The real estate world is still thinking about the age-old question of investing in apartments vs investing in single family homes. There are so many different advantages and disadvantages to each property type.

Either type of property can be easier in terms of investment property financing. One property can give you easy ways to make money in one situation and not in the other. Therefore, investing in any one of these property types pretty much solely depends on your situation and which property works best for you. Mashvisor provides you with the following comparisons that might give you a better idea about which investment property to choose.

Investing in Apartments vs Investing in Single Family Homes: The Millennials Trend (Generation Y)

A first-time real estate investor might neglect to do proper research before going into an investment venture. The types of real estate a beginner chooses to invest in should be based on the current real estate market trends. One of the most noticeable trends in today’s real estate market is the movement of millennials into the adult world. Unlike previous generations, millennials are choosing to marry, start families, and buy real estate later in life. For the real estate market, this means a huge increase in potential renters.

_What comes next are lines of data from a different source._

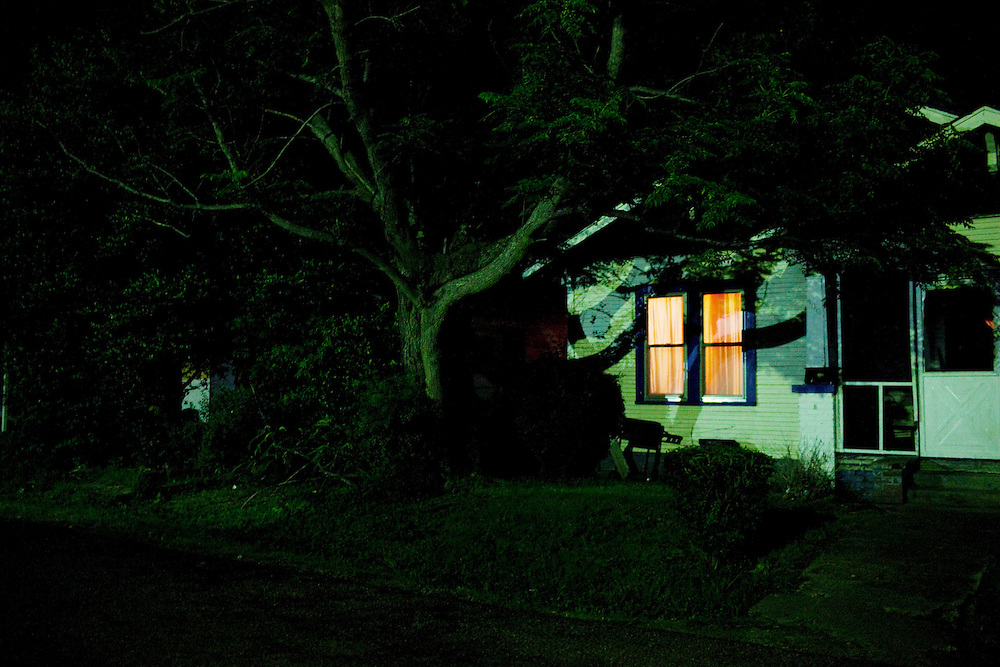 The home shared by Ellen Wilson and her son Jabari glows in the night in the Baptist Town neighborhood of Greenwood, Mississippi on May 26, 2011.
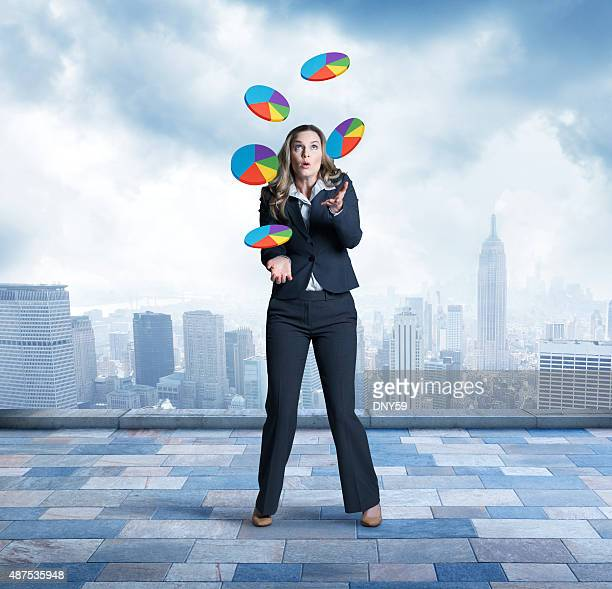 Businesswoman juggling pie charts in front of city skyline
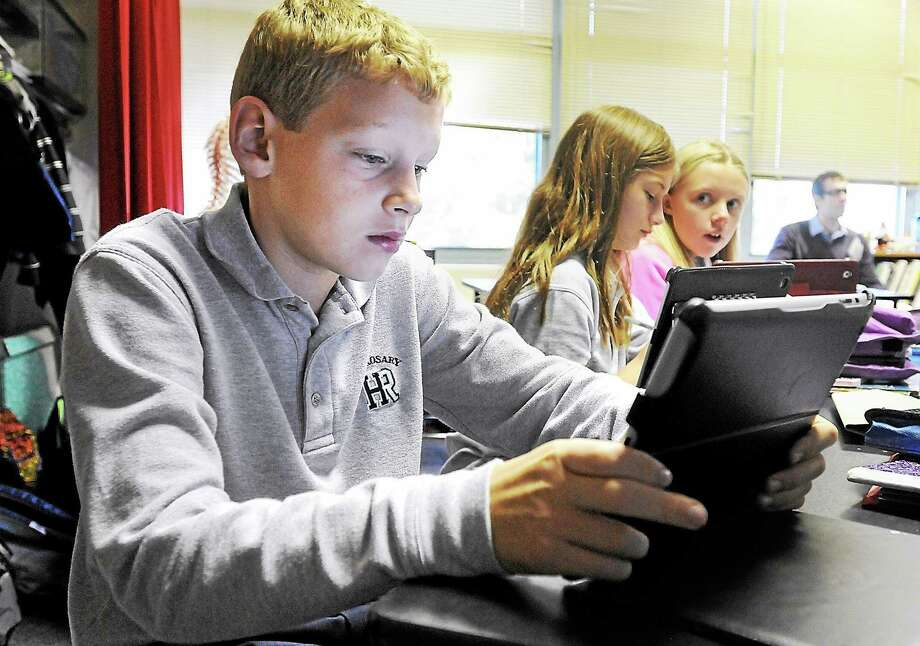 6th grade students at Holy Rosary School in Plymouth, Pa. use their iPads during a science class as part of the school's Project Launch Pad. Photo: File Photo — Times Herald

Since Generation Y individuals are skipping building a family for a while, they are not in the market for single family homes. In fact, millennials are simply looking for affordable apartments. Given the increase in this demographic of renters, investing in multi family homes might be the better idea for the time being. A first-time real estate investor can definitely have a quick return on investment with an apartment investment property as the result of this trend.

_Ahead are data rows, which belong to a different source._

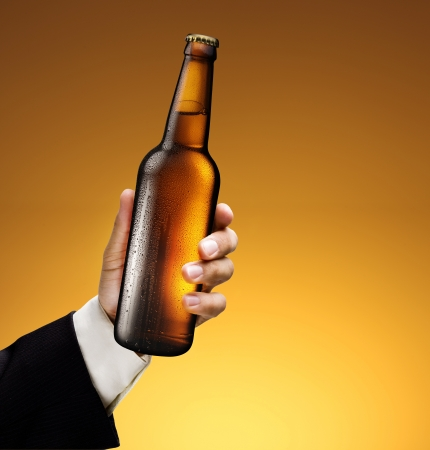 Bottle of beer in a man photo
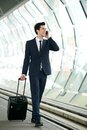 Businessman walking on train station platform and talking on phone portrait of a handsome the Royalty Free Stock Images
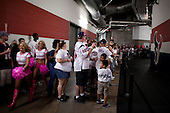 Houston, Texas<br /> October 2, 2011<br /> <br /> Fans, waiting outside the team's locker-room cheerleaders walk the hallways of the stadium. <br /> <br /> The Houston Texans defeated the Pittsburgh Steelers at the Reliant Stadium 17 to 10.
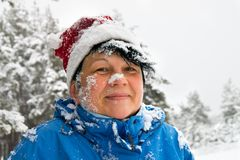 Woman sprinkled by a snow Royalty Free Stock Photography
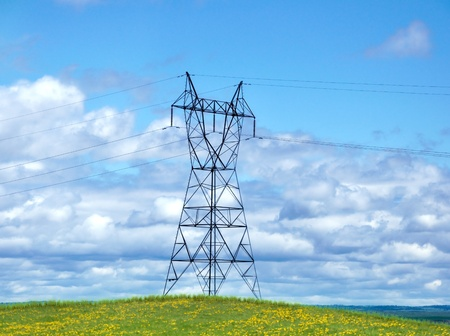 power line tower: Power Tower On A Hill Against A Blue Sky Stock Photo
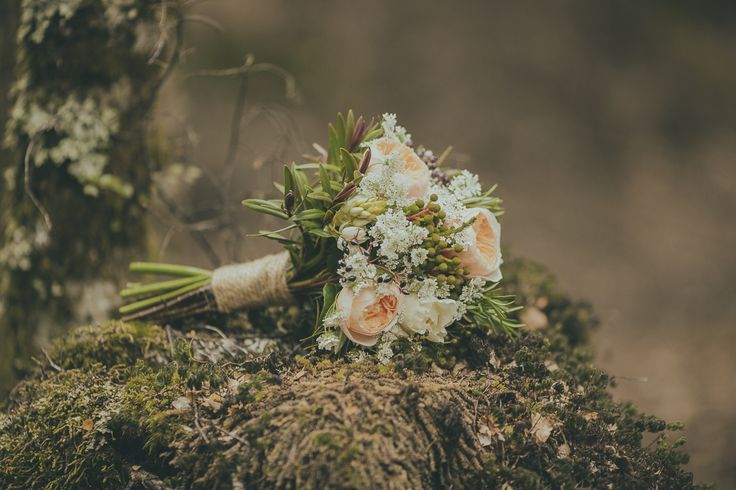 Love the moodiness of this photo and the gorgeous moss.  Bouquet of peach David Austin roses, berzillia, hebe and Queen Anne's Lace. Photo: Jake Thomas Photography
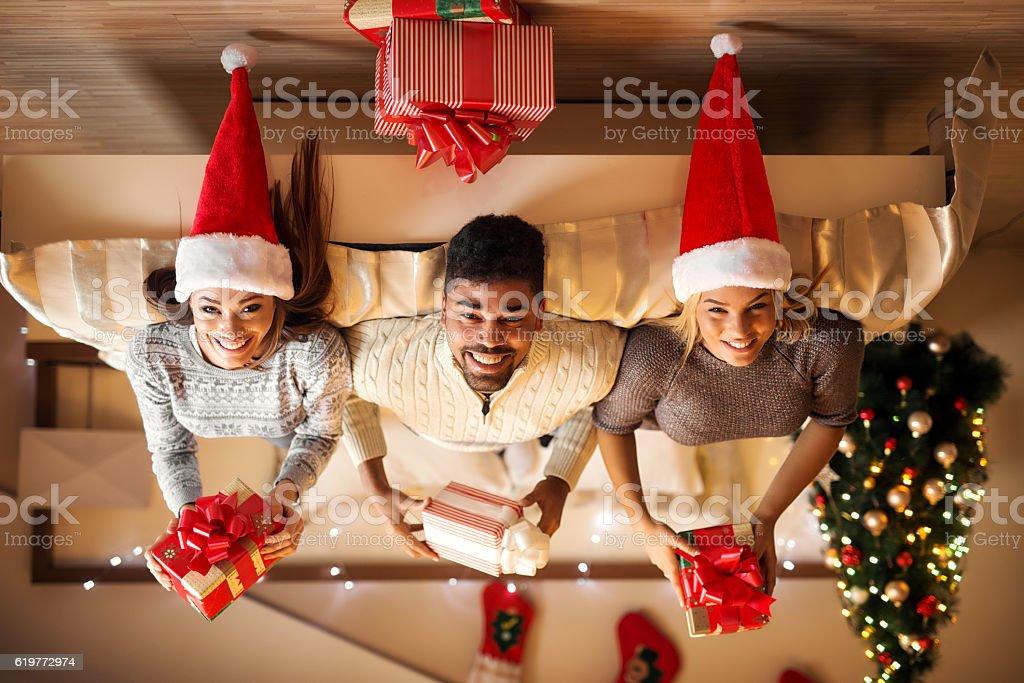 Portrait of three friends lying upside down. stock photo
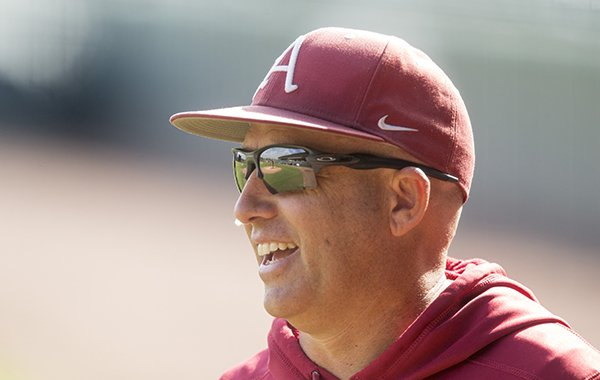 Arkansas pitching coach Wes Johnson watches practice Tuesday, Oct. 11, 2017, in Fayetteville.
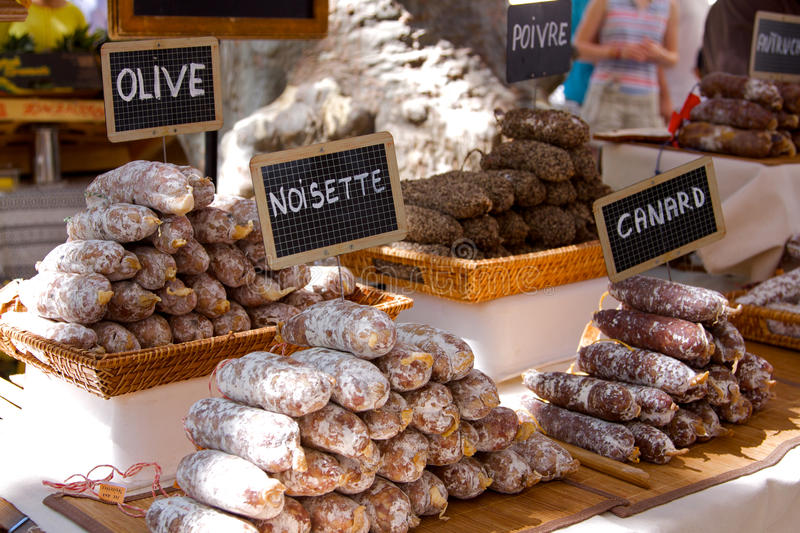 Piles of Saucisson. On a french market stall in Provence stock images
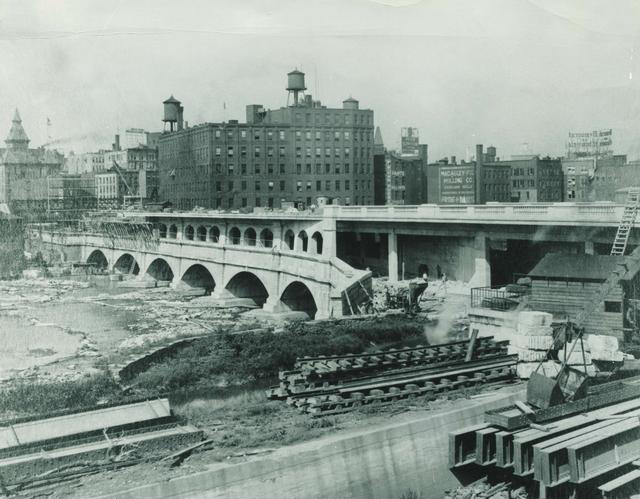 Construction of the subway bed on the Broad Street Aqueduct: some suggest this for the site of a pedestrian walkway. [PHOTO: Rochester Public Library]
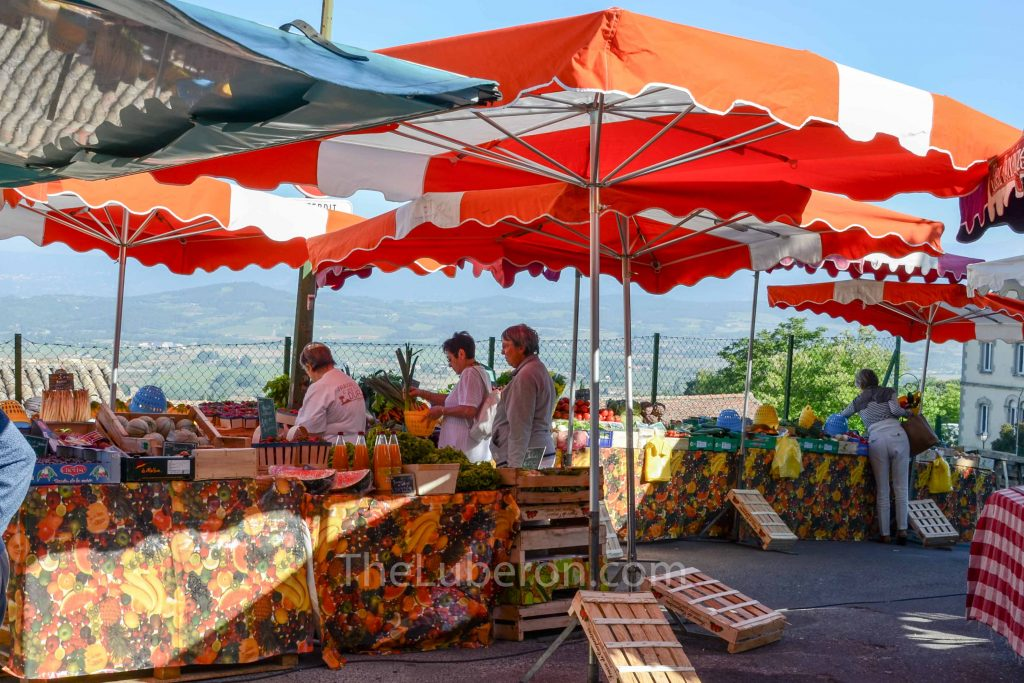 Bonnieux Friday morning market with parasols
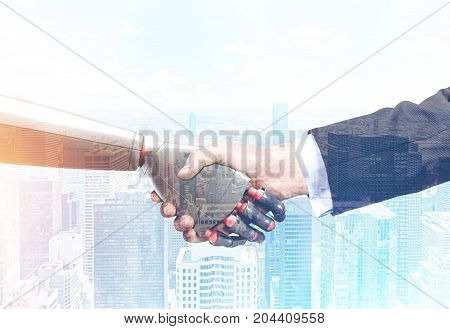 Close up of a businessman in a suit and a robot shaking hands. Foggy cityscape background. Concept of innovation in business. Toned image double exposure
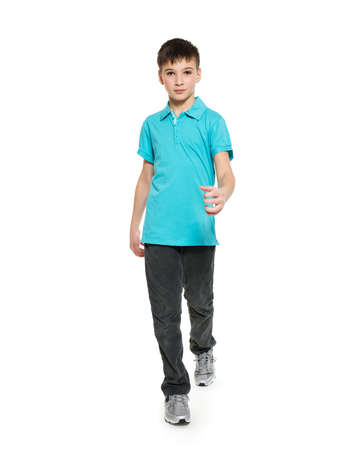 casuals: Full portrait of walking teen boy in blue t-shirt casuals  isolated on white background.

Related: The Current Housing Market in the US: Pros and Cons for Investing in Real Estate

Investing in Apartments vs Investing in Single Family Homes: The Baby Boomer Trend (Generation X)

The shift of Generation X individuals from single family homes to multi family homes is changing the real estate market. The parents of millennials are choosing to be near other elderly people in their old age. Baby boomers in the millions are selling their single family dwellings and renting out apartments in multi family homes. This is another great reason to choose multi family rental properties over single family rentals. You will have a huge demographic of tenants to choose from thanks to this trend. So, if you aren’t up to renting out to young single people, rent your apartment to the elderly couple from down the street.

Investing in Apartments vs Investing in Single Family Homes: Tenant Pool

Single family rentals bring in different tenants than multi family homes. The people renting out a small apartment will definitely differ from those willing to pay more to rent out a big single family home.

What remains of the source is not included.